人として生まれたからには

 現在、テレビをつけると、様々な情報が流れてきます。政治や出来事・天気、芸能ニュースと様々な種類の情報を得る事が出来ます。その中でも最近は、子供を巻き込んだ事件や事故が多く起こっています。地域だけでなく、全国的にも報道がなされ、新聞でも大きく取り上げられてきています。事故で亡くなり、悲しんでおられる親御さんの姿も映し出されています。また、親が子を、子供が子供を手にかけるといった報道も少なくありません。年々、このような報道が多くなっているような気がいたします。

 『子供とはいろんな言い方をしますが、「授かり物」であると言います。地域によっては「コウノトリが運んでくる」などと言って、生まれてくる事も奇跡に近い、尊い事ととらえる事もあります。
 法然上人のご出生をみてみますと、『法然上人行状絵図』には『漆間時国公と秦氏のお二人は、子宝に恵まれないことを歎いて、神仏に祈りました。その結果、秦氏が剃刀をのむのを夢に見て懐妊され、勢至丸(法然上人の幼名)を出産された』と記されてあります。法然上人のご両親もなかなか子宝に恵まれませんでしたが、神仏に祈ってまでも子供を授かりたいとお考えになったのです。子供の命を授かる事は奇跡に近く、尊い事ですが、授かる事はとてもうれしいことであります。

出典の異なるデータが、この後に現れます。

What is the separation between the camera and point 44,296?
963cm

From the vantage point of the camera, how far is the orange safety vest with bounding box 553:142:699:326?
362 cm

 法然上人の『一紙小消息』には、「受け難き人身(にんじん)を受けて、遇(あ)い難き本願に遇いて、発(おこ)し難き道心(どうしん)を発して、離れ難き輪廻(りんね)の里を離れて、生まれ難き浄土に往生せん事、悦びの中の悦びなり。」とお示し下さっています。私たちが、輪廻する中で受ける事が難しい人間としての生を受けて、生きている間に阿弥陀佛の本願に出会い、おこす事が難しい悟りを求める心をおこして、輪廻し苦悩する世界を抜けて、生まれる事が難しい極楽浄土に往生する事ができること、それは悦びの中の悦びなのです。

 命をいただき、今私たちが生かされているのは、両親のおかげであり、さらにはその両親やご先祖、沢山のご縁を頂いてのことです。その誰が欠けても、私たちは、今ここにはいないのであります。この世に生まれてくる事も難しく、生を受けても母親のお腹の中で十月十日かけて少しずつ大きくなっていくのであります。そうして私たちは、生まれてくる事が難しい人の身に生まれる事ができ、さらには阿弥陀佛のみ教えに出会う事ができたのであります。

 法然上人は阿弥陀佛のみ教えのとおり、「ただひたすらお念佛をお称えすれば極楽浄土に往生させていただける」とお示し下さっています。
 自分の命だけでなく、他者の命もまた、多くのご縁があってこそ「いただいた命」です。お互いに、大切に生きたいものです。また、人の身として生まれてきたからこそ、佛の教え、阿弥陀佛の本願に出会えたことを喜び、日常よりお念佛の生活を送り、共に極楽往生出来るように精進いたしましょう。